—Deus os defenda!—emendou Thomazia—Pois v. ex.^a deseja tanto mal a seu marido, que é um anjo, e a sua prima, que é um serafim!…
—A minha prima?!—ululou a morgada.
—Sim, minha senhora; pois tão prima é ella do marido de v. ex.^a como sua.
—Ella o que é, sabe que mais? é uma desavergonhada, e tudo que aqui está é meu, foi comprado com o meu dinheiro.
—Seria—disse Thomazia algum tanto enfadada—seria, mas eu não tenho nada com isso, minha senhora. A sr.^a D. Iphigenia Ponce de Leão entregou-me a sua casa, quando foi viajar: hei de entregar-lh'a como a recebi; e v. ex.^a lá se avenha com seu marido, quando elle voltar. D. Theodora Figueirôa, empuchada por impulsos dos nervos, corria de angulo para angulo o salão.
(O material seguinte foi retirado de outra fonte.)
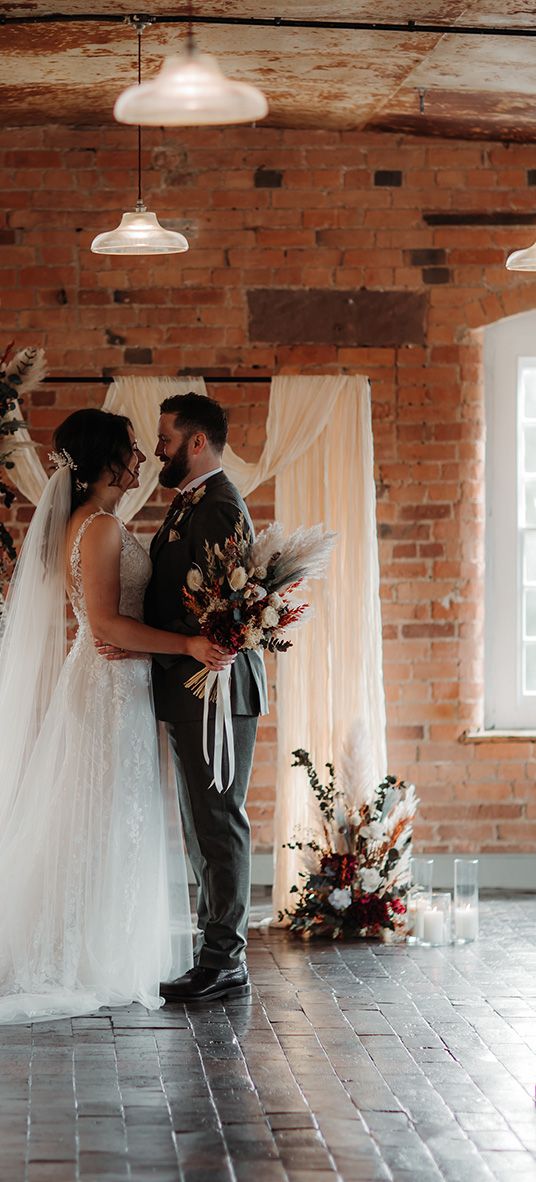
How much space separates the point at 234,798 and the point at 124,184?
3.22 metres

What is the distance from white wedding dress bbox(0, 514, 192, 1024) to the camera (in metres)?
4.99

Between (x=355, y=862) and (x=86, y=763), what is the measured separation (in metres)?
1.61

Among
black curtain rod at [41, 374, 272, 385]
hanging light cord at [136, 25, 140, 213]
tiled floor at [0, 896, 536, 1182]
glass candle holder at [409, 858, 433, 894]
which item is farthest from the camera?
black curtain rod at [41, 374, 272, 385]

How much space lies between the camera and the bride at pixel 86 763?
16.4 ft

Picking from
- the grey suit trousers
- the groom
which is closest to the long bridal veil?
the groom

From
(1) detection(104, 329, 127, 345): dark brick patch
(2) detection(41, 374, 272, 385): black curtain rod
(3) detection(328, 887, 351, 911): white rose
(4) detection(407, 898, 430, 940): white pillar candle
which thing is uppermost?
(1) detection(104, 329, 127, 345): dark brick patch

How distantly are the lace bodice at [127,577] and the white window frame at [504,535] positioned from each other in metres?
2.45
De uma vez, olhou por entre duas portadas mal fechadas para o interior de outra sala, e exclamou:
—Olhe, meu tio! olhe que riqueza aqui vae!
Deu um pontapé nas portadas, e entrou, bradando:
—O meu dinheiro! o meu dinheiro!…
Era ali o sumptuoso gabinete de leitura e musica de D. Iphigenia. Ornavam as paredes dois retratos a corpo inteiro: Calisto Eloy com a farda de fidalgo cavalleiro; e Iphigenia trajada de amazona.
—Olha o meu marido!—clamou Theodora—aquella é a tal mulher? perguntou á espantada Thomazia.